A Kansas City-built digital identity platform is launching streamlining technology to tackle what its founders see as a fundamental flaw of the world wide web: it was optimized for clicks, but never designed for the humans who use it.

Aaron Sloup, right, shares details of the &tag with attendees of a launch party for The & Company; photo by Taylor Wilmore, Startland News
“Identity was left out of the Internet,” said Aaron Sloup, co-founder of The & Company, alongside Dan Carroll. “Its architects considered servers and IP addresses and all these other aspects, but they didn’t design for people.”
The startup’s solution: “Let people be in control of their identity and their data, so the tool acts on behalf of them, no matter where they go,” he said.
The & Company’s people-first digital identity platform allows individuals to name, own and share what brings them joy. Rather than handing over data to algorithms built to capture attention, users claim a universal handle, or “&tag” that they control.
How it works: Each &tag becomes a living reflection of someone’s interests and communities. As participation increases, the platform reveals shared ground, showing where culture overlaps and connection begins.
That mission has guided the founders from the start, they said.
“It’s a platform that bends technology toward people,” Carroll said, rather than merely using users as a means to an end for data collection.

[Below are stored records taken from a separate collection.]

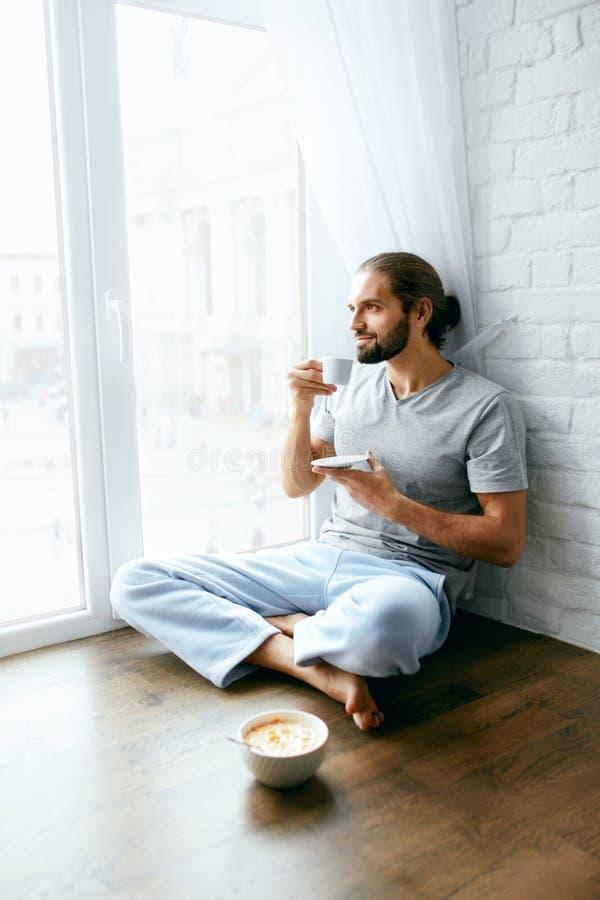 穿戴女孩褂子早晨白色的咖啡杯 享受热的饮料的人在窗口附近 免版税库存照片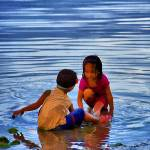 """Children playing in water"" by who"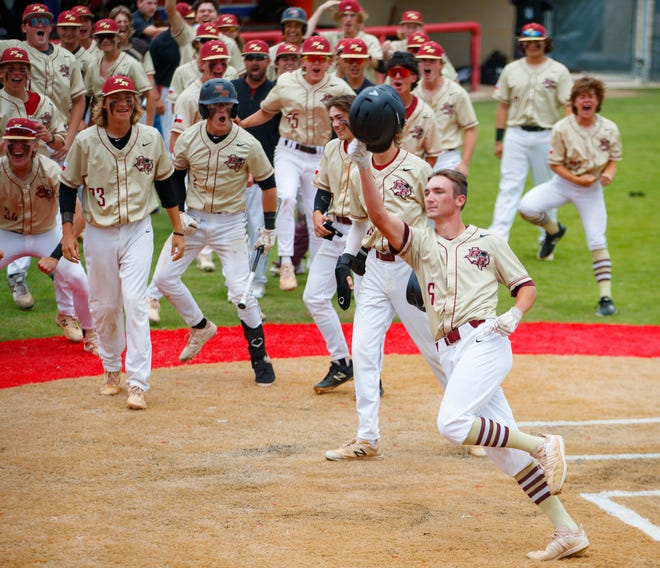 Rouse's Jake Alepa crosses home plate after a grand slam against Floresville in the second inning of a Class 5A area-round playoff Saturday at Hays High School. Rouse won 11-5 to advance to the third round against Cedar Park.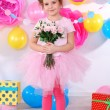 Pretty little girl with flowers celebrate her birthday — Stock Photo #41891471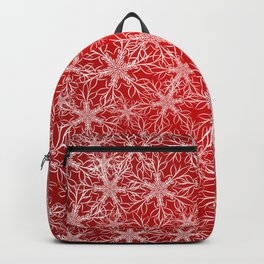 Snowflakes pattern on red background Backpack
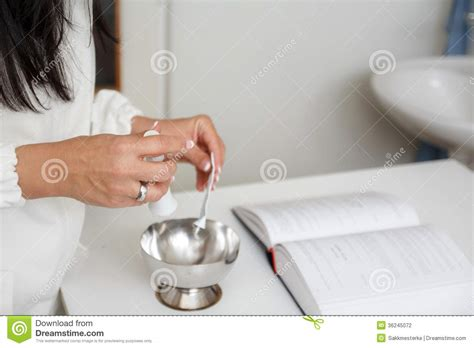 How To Prepare To Be A Pharmacist by Pharmacist Prepare Mixture In Mortar Stock Photography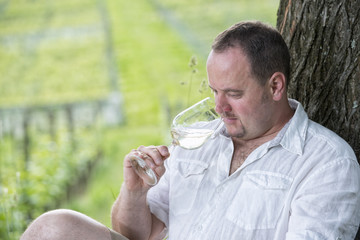 Winemaker drinks white wine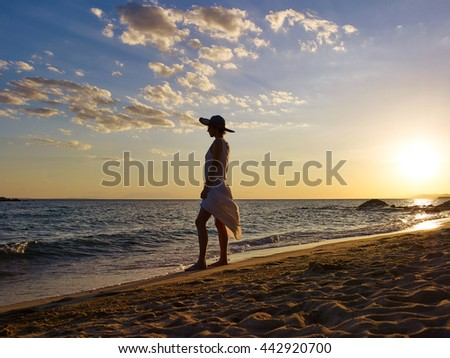 Woman silhouette on beach sunset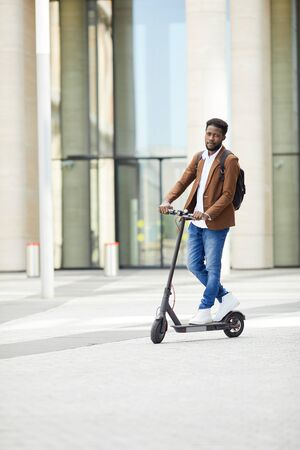 Full length portrait of trendy African man riding electric scooter and looking at camera while commuting in city street, copy space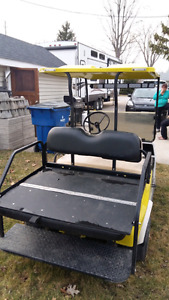 1988 Club Car. Electric. Charger included. Rear seat. windshield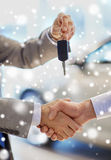 Close up of handshake in auto show or salon Royalty Free Stock Photography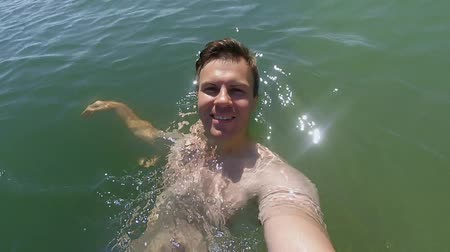 один человек : Young athletic man making selfie in the sea and swims on the back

A crowd of Kansas Citians networks during The & Company’s launch event at Keystone Innovation District; courtesy photo
A first look at the platform
Carroll and Sloup unveiled the concept publicly during a Feb. 20 launch party at Keystone Innovation District.
Guests logged in, activated their &tags and added to a physical board, collectively mapping what brings joy to Kansas City. By the end of the evening, the installation had grown into what Carroll described as a “living portrait” of the city.
Reflecting on the journey to that moment, he acknowledged both the difficulty and the fulfillment of building something new.
“A lot of you guys in this room know that being an entrepreneur can be a lonely game, but this one has been an absolute joy,” Carroll said. “Aaron and I have together been focused on what technology for people would look like. We knew from the beginning it was going to be about empowering people and helping people find commonality.”
He also underscored the importance of the early adopters in the room — locals who get a glimpse at the technology before it’s set to debut more broadly in March during SXSW in Austin, Texas.
“You’re the ones who are moving Kansas City’s culture forward,” Carroll told the crowd. “This is the first group of people to get an &tag in the world. Tonight, we’re building the first living portrait of what brings joy to this city. If this room could do that in a single night, can you just imagine what the world will build with it?”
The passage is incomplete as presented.